** Start of Records for the exercise **

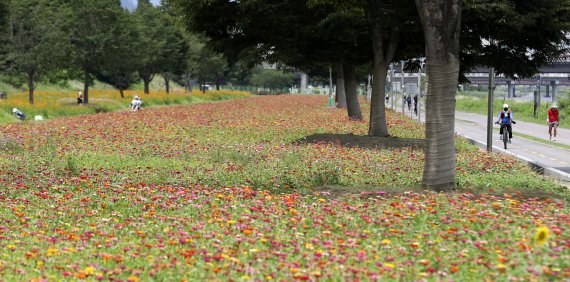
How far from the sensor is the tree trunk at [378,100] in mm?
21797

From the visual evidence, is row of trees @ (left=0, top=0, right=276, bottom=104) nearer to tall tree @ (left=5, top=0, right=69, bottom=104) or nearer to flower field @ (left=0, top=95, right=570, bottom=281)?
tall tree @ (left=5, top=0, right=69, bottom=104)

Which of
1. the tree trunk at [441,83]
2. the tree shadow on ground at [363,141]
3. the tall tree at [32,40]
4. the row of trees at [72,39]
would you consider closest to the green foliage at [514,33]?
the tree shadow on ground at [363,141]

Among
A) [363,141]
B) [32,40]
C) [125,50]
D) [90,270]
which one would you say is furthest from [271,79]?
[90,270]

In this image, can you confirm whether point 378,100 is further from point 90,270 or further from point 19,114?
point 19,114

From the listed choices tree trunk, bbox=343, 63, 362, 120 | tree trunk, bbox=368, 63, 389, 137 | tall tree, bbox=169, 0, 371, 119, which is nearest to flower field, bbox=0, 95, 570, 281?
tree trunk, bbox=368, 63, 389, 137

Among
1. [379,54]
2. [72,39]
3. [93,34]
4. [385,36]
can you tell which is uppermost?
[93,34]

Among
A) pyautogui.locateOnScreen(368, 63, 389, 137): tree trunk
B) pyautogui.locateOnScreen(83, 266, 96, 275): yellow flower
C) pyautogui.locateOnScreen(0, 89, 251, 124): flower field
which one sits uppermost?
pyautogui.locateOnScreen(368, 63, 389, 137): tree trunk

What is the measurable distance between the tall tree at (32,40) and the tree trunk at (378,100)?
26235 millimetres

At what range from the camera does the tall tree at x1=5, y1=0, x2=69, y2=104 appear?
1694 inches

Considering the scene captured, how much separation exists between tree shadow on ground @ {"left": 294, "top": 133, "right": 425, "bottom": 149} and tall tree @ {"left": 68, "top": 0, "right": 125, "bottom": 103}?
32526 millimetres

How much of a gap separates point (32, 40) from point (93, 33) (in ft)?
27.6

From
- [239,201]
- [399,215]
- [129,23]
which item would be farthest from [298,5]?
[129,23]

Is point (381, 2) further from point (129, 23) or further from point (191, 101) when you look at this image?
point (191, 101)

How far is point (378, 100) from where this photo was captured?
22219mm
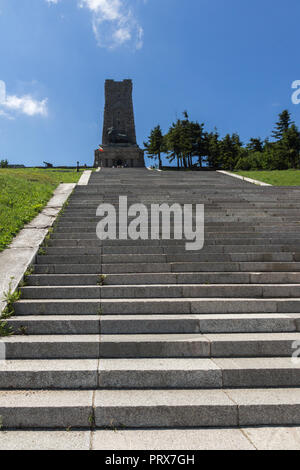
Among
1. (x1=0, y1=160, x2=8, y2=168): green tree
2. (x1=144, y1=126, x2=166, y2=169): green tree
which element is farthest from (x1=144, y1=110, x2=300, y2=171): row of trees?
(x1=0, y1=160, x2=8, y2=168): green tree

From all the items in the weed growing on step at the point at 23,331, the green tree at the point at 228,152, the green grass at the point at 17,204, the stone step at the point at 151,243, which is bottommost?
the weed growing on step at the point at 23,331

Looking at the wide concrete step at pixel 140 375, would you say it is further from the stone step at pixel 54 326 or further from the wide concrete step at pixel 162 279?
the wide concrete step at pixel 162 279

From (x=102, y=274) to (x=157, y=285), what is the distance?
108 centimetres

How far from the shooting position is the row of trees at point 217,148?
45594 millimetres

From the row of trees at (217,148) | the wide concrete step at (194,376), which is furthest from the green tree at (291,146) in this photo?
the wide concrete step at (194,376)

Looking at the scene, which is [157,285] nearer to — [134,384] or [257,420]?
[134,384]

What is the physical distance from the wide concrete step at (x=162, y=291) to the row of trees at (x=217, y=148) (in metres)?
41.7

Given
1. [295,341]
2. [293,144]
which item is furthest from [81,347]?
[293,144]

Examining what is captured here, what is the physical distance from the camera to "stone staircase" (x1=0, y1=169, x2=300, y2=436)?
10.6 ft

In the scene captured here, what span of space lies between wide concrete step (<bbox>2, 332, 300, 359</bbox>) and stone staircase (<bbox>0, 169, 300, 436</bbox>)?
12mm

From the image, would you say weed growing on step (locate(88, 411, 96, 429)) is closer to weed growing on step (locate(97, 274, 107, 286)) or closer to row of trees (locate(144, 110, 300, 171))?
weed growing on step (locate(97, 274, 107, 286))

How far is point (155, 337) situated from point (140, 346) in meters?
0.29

** End of Records for the exercise **

Rewrite every line of the records above as one numbered list. Leave out the blank lines and the pictures.

__Result below__.
1. How far from the sensor is the tree trunk at [378,100] in mm?
2. 21797
3. From the visual evidence, is row of trees @ (left=0, top=0, right=276, bottom=104) nearer to tall tree @ (left=5, top=0, right=69, bottom=104) or nearer to flower field @ (left=0, top=95, right=570, bottom=281)?
4. tall tree @ (left=5, top=0, right=69, bottom=104)
5. Which of
6. 1. the tree trunk at [441,83]
7. 2. the tree shadow on ground at [363,141]
8. 3. the tall tree at [32,40]
9. 4. the row of trees at [72,39]
10. would you consider closest to the green foliage at [514,33]?
11. the tree shadow on ground at [363,141]
12. Among
13. A) [363,141]
14. B) [32,40]
15. C) [125,50]
16. D) [90,270]
17. which one would you say is furthest from [271,79]?
18. [90,270]
19. In this image, can you confirm whether point 378,100 is further from point 90,270 or further from point 19,114?
20. point 19,114
21. From the listed choices tree trunk, bbox=343, 63, 362, 120 | tree trunk, bbox=368, 63, 389, 137 | tall tree, bbox=169, 0, 371, 119, which is nearest to flower field, bbox=0, 95, 570, 281?
22. tree trunk, bbox=368, 63, 389, 137
23. Among
24. 1. [379,54]
25. 2. [72,39]
26. 3. [93,34]
27. 4. [385,36]
28. can you tell which is uppermost?
29. [93,34]
30. Among
31. A) pyautogui.locateOnScreen(368, 63, 389, 137): tree trunk
32. B) pyautogui.locateOnScreen(83, 266, 96, 275): yellow flower
33. C) pyautogui.locateOnScreen(0, 89, 251, 124): flower field
34. which one sits uppermost?
35. pyautogui.locateOnScreen(368, 63, 389, 137): tree trunk
36. What is the measurable distance between the tall tree at (32,40) and the tree trunk at (378,100)?
37. 26235 millimetres
38. At what range from the camera does the tall tree at x1=5, y1=0, x2=69, y2=104 appear?
39. 1694 inches
40. Considering the scene captured, how much separation exists between tree shadow on ground @ {"left": 294, "top": 133, "right": 425, "bottom": 149} and tall tree @ {"left": 68, "top": 0, "right": 125, "bottom": 103}?
41. 32526 millimetres
42. How much of a gap separates point (32, 40) from point (93, 33) (in ft)?
43. 27.6
44. From
45. - [239,201]
46. - [399,215]
47. - [129,23]
48. which item would be farthest from [298,5]?
49. [129,23]
50. Is point (381, 2) further from point (129, 23) or further from point (191, 101) when you look at this image?
51. point (191, 101)
52. How far is point (378, 100) from where this photo was captured?
53. 22219mm
54. Among
55. 1. (x1=0, y1=160, x2=8, y2=168): green tree
56. 2. (x1=144, y1=126, x2=166, y2=169): green tree
57. which element is farthest from (x1=144, y1=110, x2=300, y2=171): row of trees?
58. (x1=0, y1=160, x2=8, y2=168): green tree
59. From all the items in the weed growing on step at the point at 23,331, the green tree at the point at 228,152, the green grass at the point at 17,204, the stone step at the point at 151,243, which is bottommost?
60. the weed growing on step at the point at 23,331
61. Looking at the wide concrete step at pixel 140 375, would you say it is further from the stone step at pixel 54 326 or further from the wide concrete step at pixel 162 279?
62. the wide concrete step at pixel 162 279
63. From (x=102, y=274) to (x=157, y=285), what is the distance?
64. 108 centimetres
65. How far from the shooting position is the row of trees at point 217,148?
66. 45594 millimetres
67. From the row of trees at (217,148) | the wide concrete step at (194,376), which is furthest from the green tree at (291,146) in this photo?
68. the wide concrete step at (194,376)
69. Looking at the scene, which is [157,285] nearer to — [134,384] or [257,420]?
70. [134,384]
71. What is the physical distance from the wide concrete step at (x=162, y=291) to the row of trees at (x=217, y=148) (in metres)?
72. 41.7
73. Given
74. 1. [295,341]
75. 2. [293,144]
76. which item is furthest from [81,347]?
77. [293,144]
78. Examining what is captured here, what is the physical distance from the camera to "stone staircase" (x1=0, y1=169, x2=300, y2=436)?
79. 10.6 ft
80. In the scene captured here, what span of space lies between wide concrete step (<bbox>2, 332, 300, 359</bbox>) and stone staircase (<bbox>0, 169, 300, 436</bbox>)?
81. 12mm
82. From the image, would you say weed growing on step (locate(88, 411, 96, 429)) is closer to weed growing on step (locate(97, 274, 107, 286)) or closer to row of trees (locate(144, 110, 300, 171))?
83. weed growing on step (locate(97, 274, 107, 286))
84. How far is point (155, 337) situated from point (140, 346) in meters?
85. 0.29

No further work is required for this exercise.